Stated exercise:
Copy the lines verbatim, starting at the line that contains "What is the approximate distance from pixel" and ending after the line that contains "7.22 metres".

★ ★ ★

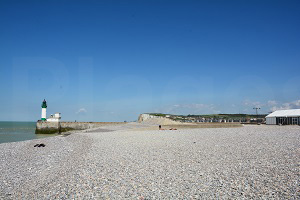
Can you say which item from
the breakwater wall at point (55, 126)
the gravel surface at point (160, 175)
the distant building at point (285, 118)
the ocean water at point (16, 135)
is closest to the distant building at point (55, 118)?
the breakwater wall at point (55, 126)

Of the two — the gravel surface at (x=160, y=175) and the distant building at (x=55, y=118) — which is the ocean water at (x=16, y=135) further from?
the gravel surface at (x=160, y=175)

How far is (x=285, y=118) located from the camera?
A: 1699 inches

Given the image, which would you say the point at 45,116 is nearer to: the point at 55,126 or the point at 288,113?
the point at 55,126

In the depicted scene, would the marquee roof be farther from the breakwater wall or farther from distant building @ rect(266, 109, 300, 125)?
the breakwater wall

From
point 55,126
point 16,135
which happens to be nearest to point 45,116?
point 55,126

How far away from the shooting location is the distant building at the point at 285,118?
1623 inches

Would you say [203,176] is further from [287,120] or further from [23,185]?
[287,120]

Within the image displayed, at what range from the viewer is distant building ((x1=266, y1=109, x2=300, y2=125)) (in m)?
41.2

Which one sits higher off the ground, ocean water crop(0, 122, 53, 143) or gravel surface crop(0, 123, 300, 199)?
gravel surface crop(0, 123, 300, 199)

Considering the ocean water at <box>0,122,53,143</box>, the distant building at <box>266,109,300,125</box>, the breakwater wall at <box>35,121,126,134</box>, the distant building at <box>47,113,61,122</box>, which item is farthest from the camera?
the distant building at <box>47,113,61,122</box>

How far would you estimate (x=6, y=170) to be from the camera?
416 inches

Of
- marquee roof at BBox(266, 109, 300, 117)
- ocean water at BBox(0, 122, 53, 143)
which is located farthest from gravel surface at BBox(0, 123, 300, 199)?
marquee roof at BBox(266, 109, 300, 117)

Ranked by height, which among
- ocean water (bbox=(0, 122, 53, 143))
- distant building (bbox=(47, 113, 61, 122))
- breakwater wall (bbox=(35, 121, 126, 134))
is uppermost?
distant building (bbox=(47, 113, 61, 122))

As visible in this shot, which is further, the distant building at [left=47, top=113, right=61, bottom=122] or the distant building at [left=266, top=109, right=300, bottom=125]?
the distant building at [left=47, top=113, right=61, bottom=122]
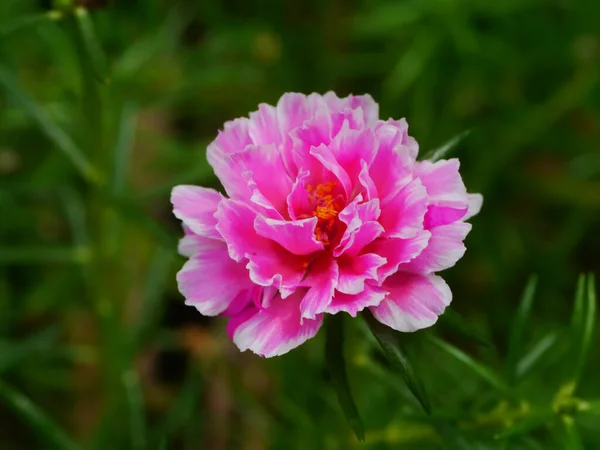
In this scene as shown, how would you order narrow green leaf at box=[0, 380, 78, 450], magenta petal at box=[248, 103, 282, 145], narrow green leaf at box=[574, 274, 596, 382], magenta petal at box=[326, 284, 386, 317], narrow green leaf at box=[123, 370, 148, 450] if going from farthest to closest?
narrow green leaf at box=[123, 370, 148, 450], narrow green leaf at box=[0, 380, 78, 450], narrow green leaf at box=[574, 274, 596, 382], magenta petal at box=[248, 103, 282, 145], magenta petal at box=[326, 284, 386, 317]

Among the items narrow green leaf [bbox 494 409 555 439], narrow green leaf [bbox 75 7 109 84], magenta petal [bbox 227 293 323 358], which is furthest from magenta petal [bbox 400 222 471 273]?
narrow green leaf [bbox 75 7 109 84]

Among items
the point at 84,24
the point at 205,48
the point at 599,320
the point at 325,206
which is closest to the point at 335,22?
the point at 205,48

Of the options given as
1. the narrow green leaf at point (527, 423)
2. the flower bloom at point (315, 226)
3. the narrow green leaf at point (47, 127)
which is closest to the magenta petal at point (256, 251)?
the flower bloom at point (315, 226)

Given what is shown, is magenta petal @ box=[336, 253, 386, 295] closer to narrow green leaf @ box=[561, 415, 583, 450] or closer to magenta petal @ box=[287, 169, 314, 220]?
magenta petal @ box=[287, 169, 314, 220]

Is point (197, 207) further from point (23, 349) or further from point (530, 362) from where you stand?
point (23, 349)

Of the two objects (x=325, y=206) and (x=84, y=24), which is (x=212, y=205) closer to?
(x=325, y=206)
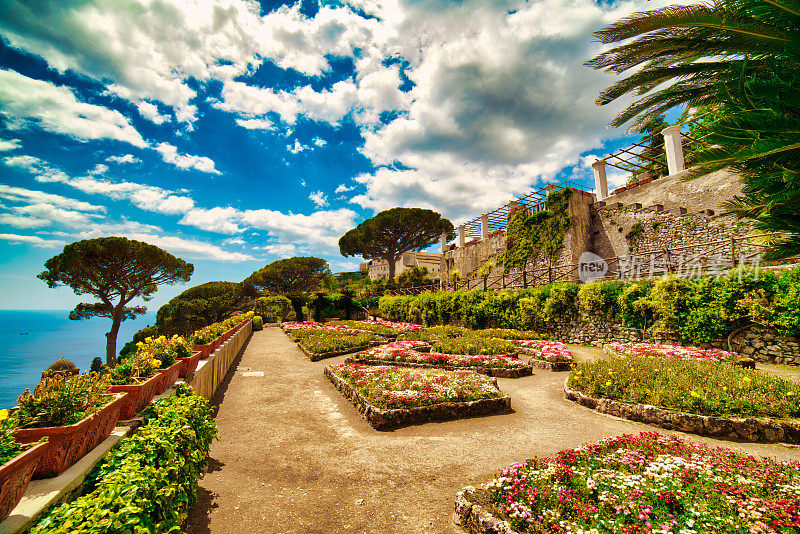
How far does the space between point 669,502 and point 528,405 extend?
464 cm

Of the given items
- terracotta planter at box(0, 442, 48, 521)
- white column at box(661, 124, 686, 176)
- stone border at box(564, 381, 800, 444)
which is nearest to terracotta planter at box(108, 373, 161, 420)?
terracotta planter at box(0, 442, 48, 521)

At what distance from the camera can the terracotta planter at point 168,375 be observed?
16.5 ft

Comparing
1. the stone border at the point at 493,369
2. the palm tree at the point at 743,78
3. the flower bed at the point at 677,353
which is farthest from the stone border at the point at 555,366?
the palm tree at the point at 743,78

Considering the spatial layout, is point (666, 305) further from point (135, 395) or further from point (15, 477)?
point (15, 477)

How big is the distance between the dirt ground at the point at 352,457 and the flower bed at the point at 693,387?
0.64m

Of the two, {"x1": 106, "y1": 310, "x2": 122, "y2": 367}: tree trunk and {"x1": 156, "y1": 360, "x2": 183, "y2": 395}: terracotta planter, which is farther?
{"x1": 106, "y1": 310, "x2": 122, "y2": 367}: tree trunk

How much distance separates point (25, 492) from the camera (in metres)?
2.37

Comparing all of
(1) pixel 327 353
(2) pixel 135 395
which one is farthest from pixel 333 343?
(2) pixel 135 395

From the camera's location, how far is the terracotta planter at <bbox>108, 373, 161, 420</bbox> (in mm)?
3889

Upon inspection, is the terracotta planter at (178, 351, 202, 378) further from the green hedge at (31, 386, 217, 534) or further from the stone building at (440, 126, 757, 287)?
the stone building at (440, 126, 757, 287)

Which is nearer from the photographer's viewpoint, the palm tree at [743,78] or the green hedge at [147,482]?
the green hedge at [147,482]

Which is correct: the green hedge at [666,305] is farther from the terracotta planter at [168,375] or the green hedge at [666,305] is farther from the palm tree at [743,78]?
the terracotta planter at [168,375]

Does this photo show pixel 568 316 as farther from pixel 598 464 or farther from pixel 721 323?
pixel 598 464

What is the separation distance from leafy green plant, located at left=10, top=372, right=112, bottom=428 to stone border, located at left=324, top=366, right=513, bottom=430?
15.0 ft
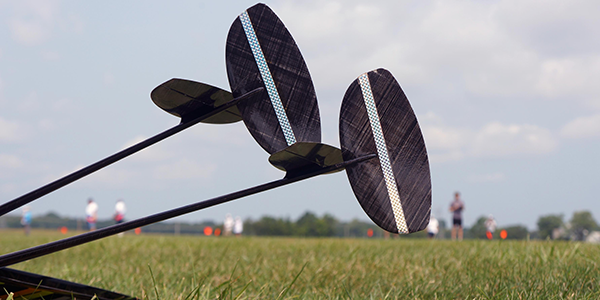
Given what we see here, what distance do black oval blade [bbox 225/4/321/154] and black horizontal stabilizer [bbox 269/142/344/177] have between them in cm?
15

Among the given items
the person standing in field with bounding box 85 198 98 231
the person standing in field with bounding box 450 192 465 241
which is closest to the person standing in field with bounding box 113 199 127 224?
the person standing in field with bounding box 85 198 98 231

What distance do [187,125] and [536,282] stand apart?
1.97 meters

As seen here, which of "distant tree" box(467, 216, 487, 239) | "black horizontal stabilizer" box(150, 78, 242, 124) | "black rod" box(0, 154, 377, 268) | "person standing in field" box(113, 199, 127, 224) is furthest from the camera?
Result: "person standing in field" box(113, 199, 127, 224)

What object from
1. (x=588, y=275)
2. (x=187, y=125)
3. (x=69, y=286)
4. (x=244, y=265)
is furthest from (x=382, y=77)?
(x=244, y=265)

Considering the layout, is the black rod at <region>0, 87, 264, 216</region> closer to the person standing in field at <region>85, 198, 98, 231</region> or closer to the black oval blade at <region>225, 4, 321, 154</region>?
the black oval blade at <region>225, 4, 321, 154</region>

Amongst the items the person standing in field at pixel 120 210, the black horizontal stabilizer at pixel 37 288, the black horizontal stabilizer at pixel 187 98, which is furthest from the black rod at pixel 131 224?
the person standing in field at pixel 120 210

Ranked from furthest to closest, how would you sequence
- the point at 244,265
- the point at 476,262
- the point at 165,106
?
the point at 244,265 < the point at 476,262 < the point at 165,106

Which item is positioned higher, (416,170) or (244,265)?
(416,170)

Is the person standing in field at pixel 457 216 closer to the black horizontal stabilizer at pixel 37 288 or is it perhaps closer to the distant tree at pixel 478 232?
the distant tree at pixel 478 232

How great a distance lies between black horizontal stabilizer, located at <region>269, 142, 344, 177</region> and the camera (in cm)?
128

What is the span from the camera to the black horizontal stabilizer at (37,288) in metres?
1.47

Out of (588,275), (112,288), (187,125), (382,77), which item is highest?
(382,77)

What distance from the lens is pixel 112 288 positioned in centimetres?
251

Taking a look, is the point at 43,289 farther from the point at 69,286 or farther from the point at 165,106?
the point at 165,106
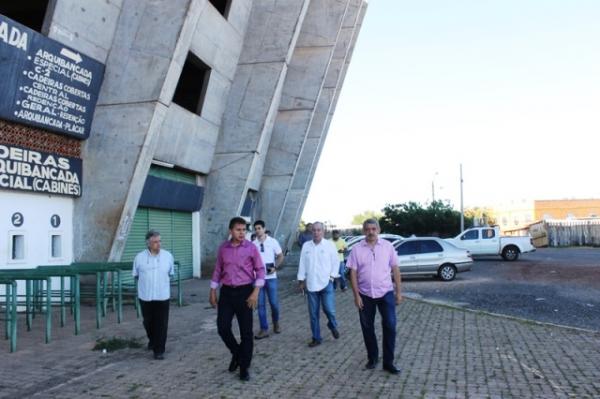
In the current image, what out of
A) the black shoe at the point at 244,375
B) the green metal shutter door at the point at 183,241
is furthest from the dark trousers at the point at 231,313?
the green metal shutter door at the point at 183,241

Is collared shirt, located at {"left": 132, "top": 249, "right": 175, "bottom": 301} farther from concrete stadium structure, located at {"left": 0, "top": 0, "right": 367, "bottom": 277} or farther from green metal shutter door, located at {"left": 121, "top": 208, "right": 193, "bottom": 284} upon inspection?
green metal shutter door, located at {"left": 121, "top": 208, "right": 193, "bottom": 284}

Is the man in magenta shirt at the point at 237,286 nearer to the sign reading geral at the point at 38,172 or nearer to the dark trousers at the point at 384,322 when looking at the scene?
the dark trousers at the point at 384,322

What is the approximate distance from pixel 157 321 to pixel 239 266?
64.9 inches

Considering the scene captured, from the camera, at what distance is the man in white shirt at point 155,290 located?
7.22 metres

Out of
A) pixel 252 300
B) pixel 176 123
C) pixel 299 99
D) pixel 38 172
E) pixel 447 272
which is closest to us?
pixel 252 300

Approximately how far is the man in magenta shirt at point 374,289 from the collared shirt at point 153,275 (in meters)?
2.45

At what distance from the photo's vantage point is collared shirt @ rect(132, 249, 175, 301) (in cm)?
723

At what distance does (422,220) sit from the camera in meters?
48.1

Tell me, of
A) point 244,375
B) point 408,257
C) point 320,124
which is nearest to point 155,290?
point 244,375

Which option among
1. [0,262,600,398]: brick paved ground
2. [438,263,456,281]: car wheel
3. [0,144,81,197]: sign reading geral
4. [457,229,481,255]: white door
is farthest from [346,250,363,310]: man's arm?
[457,229,481,255]: white door

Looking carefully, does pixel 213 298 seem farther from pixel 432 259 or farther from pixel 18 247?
pixel 432 259

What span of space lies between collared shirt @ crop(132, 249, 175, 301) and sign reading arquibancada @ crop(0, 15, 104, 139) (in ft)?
19.1

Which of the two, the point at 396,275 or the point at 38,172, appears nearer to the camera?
the point at 396,275

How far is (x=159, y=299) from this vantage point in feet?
23.7
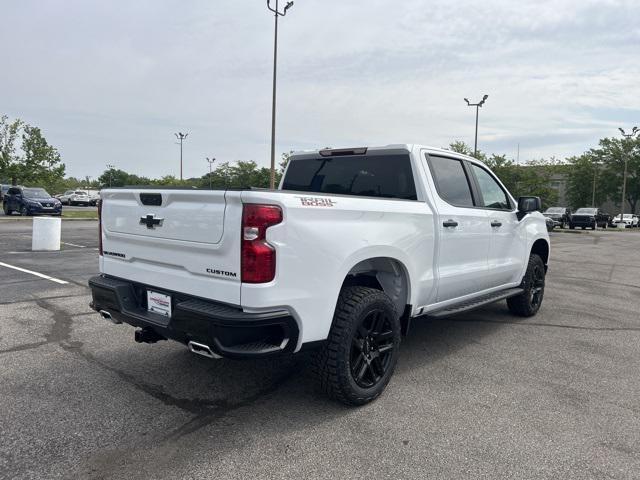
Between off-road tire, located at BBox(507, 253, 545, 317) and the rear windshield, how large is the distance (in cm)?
256

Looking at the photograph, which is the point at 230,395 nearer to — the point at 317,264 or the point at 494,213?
the point at 317,264

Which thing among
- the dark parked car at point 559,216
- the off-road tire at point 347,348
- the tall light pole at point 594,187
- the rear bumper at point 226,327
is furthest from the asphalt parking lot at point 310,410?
the tall light pole at point 594,187

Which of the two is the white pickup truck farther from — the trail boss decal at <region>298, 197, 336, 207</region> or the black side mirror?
the black side mirror

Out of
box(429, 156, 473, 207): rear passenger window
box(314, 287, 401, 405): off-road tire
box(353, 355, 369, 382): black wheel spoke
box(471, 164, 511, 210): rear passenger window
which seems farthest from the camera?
box(471, 164, 511, 210): rear passenger window

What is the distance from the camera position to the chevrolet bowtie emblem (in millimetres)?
3268

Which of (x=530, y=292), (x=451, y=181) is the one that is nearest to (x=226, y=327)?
(x=451, y=181)

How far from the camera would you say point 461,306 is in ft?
14.8

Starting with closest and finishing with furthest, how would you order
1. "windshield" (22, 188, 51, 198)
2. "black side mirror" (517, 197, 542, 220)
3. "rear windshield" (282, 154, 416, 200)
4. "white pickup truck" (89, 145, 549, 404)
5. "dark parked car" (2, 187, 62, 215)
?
"white pickup truck" (89, 145, 549, 404) < "rear windshield" (282, 154, 416, 200) < "black side mirror" (517, 197, 542, 220) < "dark parked car" (2, 187, 62, 215) < "windshield" (22, 188, 51, 198)

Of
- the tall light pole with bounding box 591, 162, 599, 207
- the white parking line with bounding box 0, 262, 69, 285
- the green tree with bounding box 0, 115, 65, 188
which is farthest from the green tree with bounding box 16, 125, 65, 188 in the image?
the tall light pole with bounding box 591, 162, 599, 207

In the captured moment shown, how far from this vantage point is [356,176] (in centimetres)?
452

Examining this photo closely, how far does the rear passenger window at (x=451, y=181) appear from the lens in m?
4.41

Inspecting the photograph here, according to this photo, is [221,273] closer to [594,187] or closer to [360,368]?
[360,368]

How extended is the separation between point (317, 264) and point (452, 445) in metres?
1.34

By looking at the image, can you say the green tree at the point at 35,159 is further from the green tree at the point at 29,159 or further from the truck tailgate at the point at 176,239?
the truck tailgate at the point at 176,239
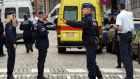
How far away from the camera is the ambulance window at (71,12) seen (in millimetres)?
26344

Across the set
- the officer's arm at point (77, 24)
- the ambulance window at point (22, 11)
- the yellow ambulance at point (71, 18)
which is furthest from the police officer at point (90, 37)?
the ambulance window at point (22, 11)

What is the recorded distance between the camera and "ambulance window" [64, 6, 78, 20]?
1037 inches

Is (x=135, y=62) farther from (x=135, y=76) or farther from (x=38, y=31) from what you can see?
(x=38, y=31)

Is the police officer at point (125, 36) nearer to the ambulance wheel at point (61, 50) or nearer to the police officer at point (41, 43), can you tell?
the police officer at point (41, 43)

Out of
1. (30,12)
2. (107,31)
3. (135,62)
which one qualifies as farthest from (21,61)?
(30,12)

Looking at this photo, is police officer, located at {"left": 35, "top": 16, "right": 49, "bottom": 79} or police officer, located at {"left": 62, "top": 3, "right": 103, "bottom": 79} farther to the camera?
police officer, located at {"left": 35, "top": 16, "right": 49, "bottom": 79}

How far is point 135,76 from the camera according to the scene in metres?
16.5

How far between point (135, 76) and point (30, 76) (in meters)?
2.93

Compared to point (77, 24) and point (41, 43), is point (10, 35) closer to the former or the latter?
point (41, 43)

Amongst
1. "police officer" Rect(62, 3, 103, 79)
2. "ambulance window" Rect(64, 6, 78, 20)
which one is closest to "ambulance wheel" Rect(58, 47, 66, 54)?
"ambulance window" Rect(64, 6, 78, 20)

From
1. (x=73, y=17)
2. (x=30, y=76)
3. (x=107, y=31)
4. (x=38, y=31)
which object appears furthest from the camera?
(x=107, y=31)

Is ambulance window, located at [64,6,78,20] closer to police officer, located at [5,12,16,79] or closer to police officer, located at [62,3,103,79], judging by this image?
police officer, located at [5,12,16,79]

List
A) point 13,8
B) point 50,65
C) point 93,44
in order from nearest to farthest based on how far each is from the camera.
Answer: point 93,44
point 50,65
point 13,8

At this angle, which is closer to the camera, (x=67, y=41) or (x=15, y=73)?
(x=15, y=73)
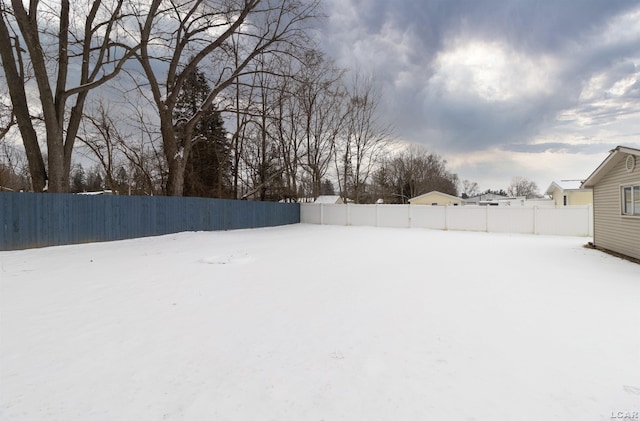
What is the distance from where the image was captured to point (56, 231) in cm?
881

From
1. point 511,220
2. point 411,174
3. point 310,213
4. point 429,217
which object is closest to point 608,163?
point 511,220

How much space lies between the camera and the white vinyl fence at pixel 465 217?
13.6 m

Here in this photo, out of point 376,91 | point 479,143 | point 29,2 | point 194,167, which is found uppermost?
point 376,91

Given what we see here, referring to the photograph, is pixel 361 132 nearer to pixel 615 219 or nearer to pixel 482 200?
pixel 615 219

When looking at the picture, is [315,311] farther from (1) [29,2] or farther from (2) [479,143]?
(2) [479,143]

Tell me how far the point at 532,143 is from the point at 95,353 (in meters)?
24.5

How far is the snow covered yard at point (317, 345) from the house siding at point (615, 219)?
325 cm

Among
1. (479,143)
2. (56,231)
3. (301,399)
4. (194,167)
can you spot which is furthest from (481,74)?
(194,167)

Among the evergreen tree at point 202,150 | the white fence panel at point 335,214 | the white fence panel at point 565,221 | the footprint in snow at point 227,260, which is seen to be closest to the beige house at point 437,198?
the white fence panel at point 335,214

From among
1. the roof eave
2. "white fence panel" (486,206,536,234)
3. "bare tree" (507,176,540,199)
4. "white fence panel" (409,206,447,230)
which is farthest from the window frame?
"bare tree" (507,176,540,199)

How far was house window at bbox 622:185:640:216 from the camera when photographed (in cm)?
770

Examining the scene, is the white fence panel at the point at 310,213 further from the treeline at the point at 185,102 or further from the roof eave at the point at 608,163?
the roof eave at the point at 608,163

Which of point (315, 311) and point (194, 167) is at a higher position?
point (194, 167)

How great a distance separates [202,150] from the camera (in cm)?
2184
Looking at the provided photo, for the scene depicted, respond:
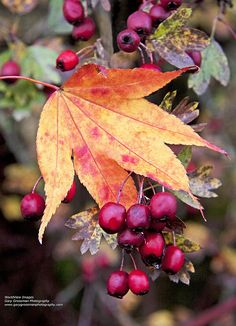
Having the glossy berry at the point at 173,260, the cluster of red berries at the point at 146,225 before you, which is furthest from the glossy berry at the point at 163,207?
the glossy berry at the point at 173,260

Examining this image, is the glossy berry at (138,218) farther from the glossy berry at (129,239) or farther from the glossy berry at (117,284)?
the glossy berry at (117,284)

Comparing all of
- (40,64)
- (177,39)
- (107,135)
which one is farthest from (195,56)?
(40,64)

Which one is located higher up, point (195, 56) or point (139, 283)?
point (195, 56)

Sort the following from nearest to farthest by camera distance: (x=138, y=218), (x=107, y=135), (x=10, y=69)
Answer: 1. (x=138, y=218)
2. (x=107, y=135)
3. (x=10, y=69)

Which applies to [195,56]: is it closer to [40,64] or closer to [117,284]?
[117,284]

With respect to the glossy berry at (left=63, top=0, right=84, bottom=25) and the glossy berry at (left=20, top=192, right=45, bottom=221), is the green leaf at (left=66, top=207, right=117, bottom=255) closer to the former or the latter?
the glossy berry at (left=20, top=192, right=45, bottom=221)

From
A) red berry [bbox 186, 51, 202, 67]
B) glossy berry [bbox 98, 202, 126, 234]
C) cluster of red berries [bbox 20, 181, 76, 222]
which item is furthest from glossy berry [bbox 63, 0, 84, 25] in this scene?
glossy berry [bbox 98, 202, 126, 234]
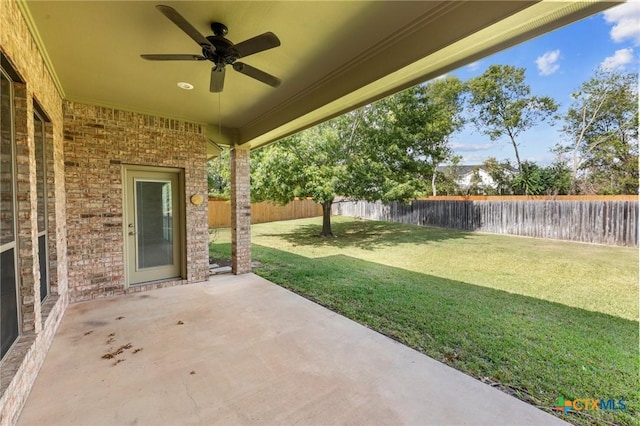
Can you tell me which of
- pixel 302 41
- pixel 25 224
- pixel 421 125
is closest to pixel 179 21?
pixel 302 41

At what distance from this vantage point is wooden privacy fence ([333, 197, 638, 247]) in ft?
24.5

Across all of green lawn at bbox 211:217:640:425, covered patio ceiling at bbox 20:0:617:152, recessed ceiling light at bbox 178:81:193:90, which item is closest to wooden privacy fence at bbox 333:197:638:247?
green lawn at bbox 211:217:640:425

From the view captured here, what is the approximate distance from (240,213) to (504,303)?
477 centimetres

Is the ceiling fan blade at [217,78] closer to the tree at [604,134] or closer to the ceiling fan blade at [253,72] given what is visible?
the ceiling fan blade at [253,72]

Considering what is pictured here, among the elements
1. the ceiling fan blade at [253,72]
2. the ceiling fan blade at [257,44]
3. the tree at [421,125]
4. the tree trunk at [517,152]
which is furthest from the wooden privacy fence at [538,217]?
the ceiling fan blade at [257,44]

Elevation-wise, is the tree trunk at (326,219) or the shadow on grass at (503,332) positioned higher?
the tree trunk at (326,219)

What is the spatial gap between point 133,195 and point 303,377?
4066 millimetres

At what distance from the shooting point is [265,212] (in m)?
16.2

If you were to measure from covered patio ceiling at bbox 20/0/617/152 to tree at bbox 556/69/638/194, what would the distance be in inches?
501

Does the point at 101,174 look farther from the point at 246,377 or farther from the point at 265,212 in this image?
the point at 265,212

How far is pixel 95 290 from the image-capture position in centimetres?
425

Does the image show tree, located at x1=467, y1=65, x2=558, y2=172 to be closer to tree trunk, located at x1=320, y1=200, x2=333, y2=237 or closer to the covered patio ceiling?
tree trunk, located at x1=320, y1=200, x2=333, y2=237

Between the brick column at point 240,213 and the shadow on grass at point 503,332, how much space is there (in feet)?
2.27

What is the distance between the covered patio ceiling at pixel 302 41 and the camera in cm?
208
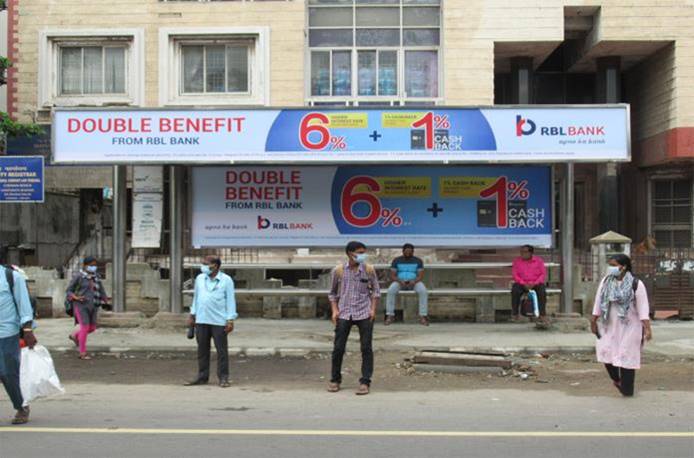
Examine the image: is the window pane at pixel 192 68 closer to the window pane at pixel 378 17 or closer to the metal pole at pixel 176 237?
the window pane at pixel 378 17

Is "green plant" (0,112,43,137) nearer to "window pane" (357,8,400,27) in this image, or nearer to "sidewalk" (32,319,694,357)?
"sidewalk" (32,319,694,357)

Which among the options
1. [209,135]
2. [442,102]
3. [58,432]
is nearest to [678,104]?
[442,102]

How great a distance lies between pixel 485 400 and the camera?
825cm

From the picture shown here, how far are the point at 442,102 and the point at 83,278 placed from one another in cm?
1139

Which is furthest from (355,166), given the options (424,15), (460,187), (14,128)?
(14,128)

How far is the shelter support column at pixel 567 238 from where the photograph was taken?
13.6 metres

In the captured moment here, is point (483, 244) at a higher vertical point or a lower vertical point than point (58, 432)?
higher

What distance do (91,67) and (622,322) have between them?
16.3m

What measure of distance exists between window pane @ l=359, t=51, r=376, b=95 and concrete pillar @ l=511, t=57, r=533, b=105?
4.25 meters

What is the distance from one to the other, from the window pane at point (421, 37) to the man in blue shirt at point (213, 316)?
492 inches

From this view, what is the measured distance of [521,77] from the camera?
21312mm

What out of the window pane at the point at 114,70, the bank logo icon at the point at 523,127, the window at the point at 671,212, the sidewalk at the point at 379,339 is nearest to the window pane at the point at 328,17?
the window pane at the point at 114,70

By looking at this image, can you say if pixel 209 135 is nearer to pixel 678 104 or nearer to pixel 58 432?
pixel 58 432

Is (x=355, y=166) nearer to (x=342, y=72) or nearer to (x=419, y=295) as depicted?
(x=419, y=295)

★ ★ ★

Task output:
What is the approximate distance from pixel 157 321 to pixel 239 266?
64.9 inches

Considering the scene captured, from the camera, at what distance is the man in white shirt at point 155,290 located?
7.22 metres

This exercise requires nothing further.